Problem: Print the passage on ICE's FY2023 budget, beginning at "5. Bottom line" and ending with "packages [4] [6].", inclusive.

Passage:
====
3. Conflicting or adjacent figures in public discourse
Some outlets and commentators have described ICE budgets in larger terms or referenced different baselines—such as near‑$10 billion “base” figures or multi‑year windfalls tied to later legislation—often when discussing 2024–2026 budget developments or supplemental packages, not the enacted FY2023 appropriation [4] [5]. Analyses of later 2025 legislation and large multi‑year packages produced headlines about massive increases that can create confusion if readers conflate those later, multi‑year or supplemental sums with the FY2023 appropriation [4] [6] [7].
4. Why precision matters: appropriation vs. obligations vs. available funds
Budget documents distinguish between amounts appropriated in a fiscal year, supplemental allocations, and funds that agencies may obligate over multiple years; oversight work by GAO notes that ICE’s budget execution and projections sometimes blur those lines and that shifting funds across DHS components or within ICE complicates tracking actual spending versus appropriated amounts [2]. Consequently, saying “ICE had $8.5 billion in 2023” is accurate for the FY2023 appropriation recorded by DHS, while acknowledging supplemental inflows and program allocations provides necessary context [1] [2].
5. Bottom line and caveats
The most reliable, contemporaneous official figure for ICE’s FY2023 appropriation is $8.5 billion, with staffing levels and program breakdowns published in DHS’s FY2023 ICE budget materials [1]. Supplemental payments across multiple years and program line items—documented by GAO and ICE’s reporting—mean the agency operated with additional directed funds and internal allocations that affect spending capacity, but those do not change the FY2023 baseline appropriation of $8.5 billion reported by DHS [2] [3]. Where reporting diverges—using roundups, later legislative windfalls, or multi‑year totals—readers should check whether sources are discussing the FY2023 regular appropriation, supplemental funds, or subsequent multi‑year packages [4] [6].
====
Listed entries:

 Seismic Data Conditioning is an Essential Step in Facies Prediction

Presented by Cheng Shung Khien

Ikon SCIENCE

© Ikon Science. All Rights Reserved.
====
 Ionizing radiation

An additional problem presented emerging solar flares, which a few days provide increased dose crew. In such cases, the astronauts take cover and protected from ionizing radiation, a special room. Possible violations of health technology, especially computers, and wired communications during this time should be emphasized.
====
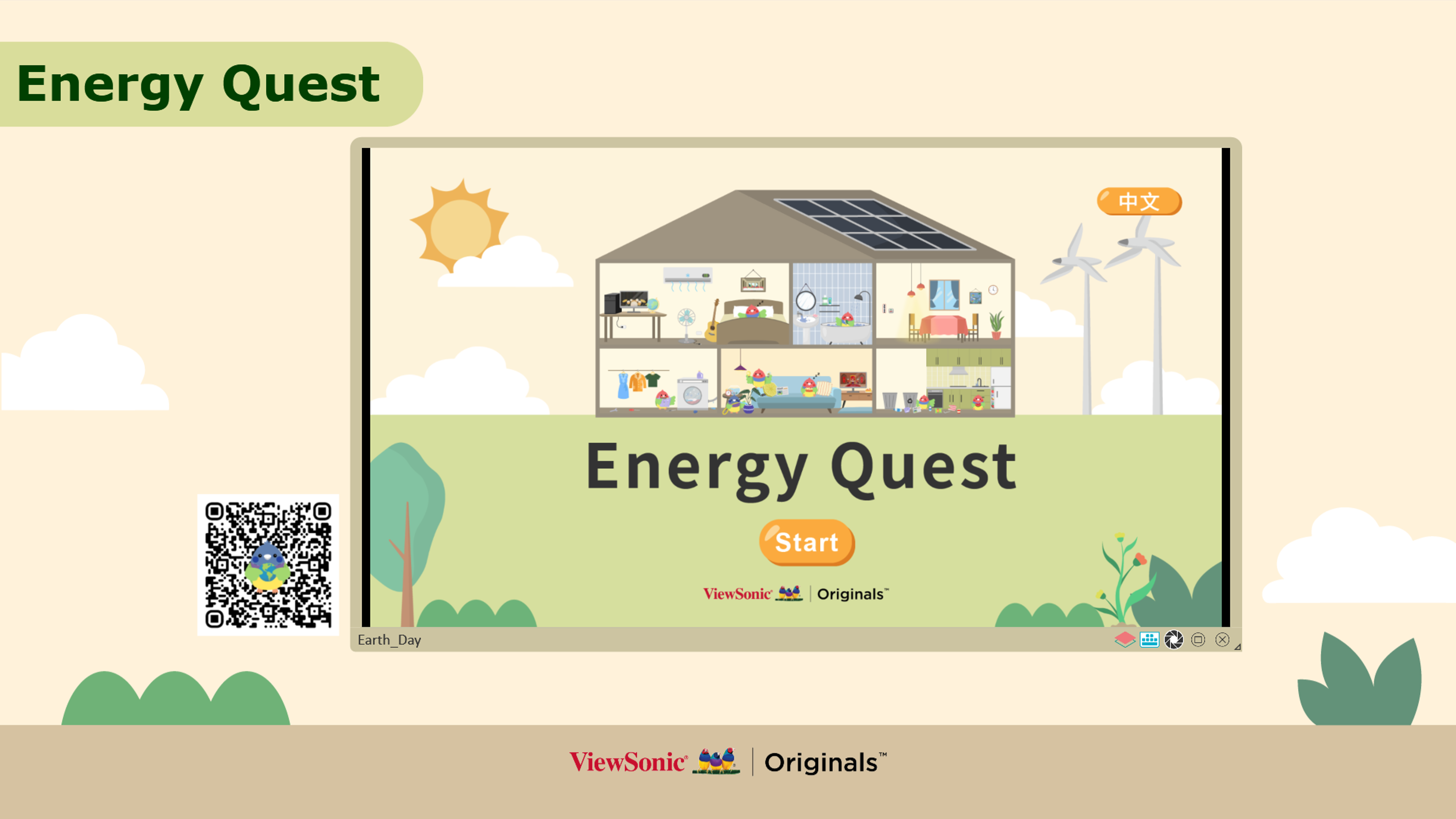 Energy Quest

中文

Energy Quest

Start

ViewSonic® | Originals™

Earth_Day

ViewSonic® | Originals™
====
Completed task:
5. Bottom line and caveats
The most reliable, contemporaneous official figure for ICE’s FY2023 appropriation is $8.5 billion, with staffing levels and program breakdowns published in DHS’s FY2023 ICE budget materials [1]. Supplemental payments across multiple years and program line items—documented by GAO and ICE’s reporting—mean the agency operated with additional directed funds and internal allocations that affect spending capacity, but those do not change the FY2023 baseline appropriation of $8.5 billion reported by DHS [2] [3]. Where reporting diverges—using roundups, later legislative windfalls, or multi‑year totals—readers should check whether sources are discussing the FY2023 regular appropriation, supplemental funds, or subsequent multi‑year packages [4] [6].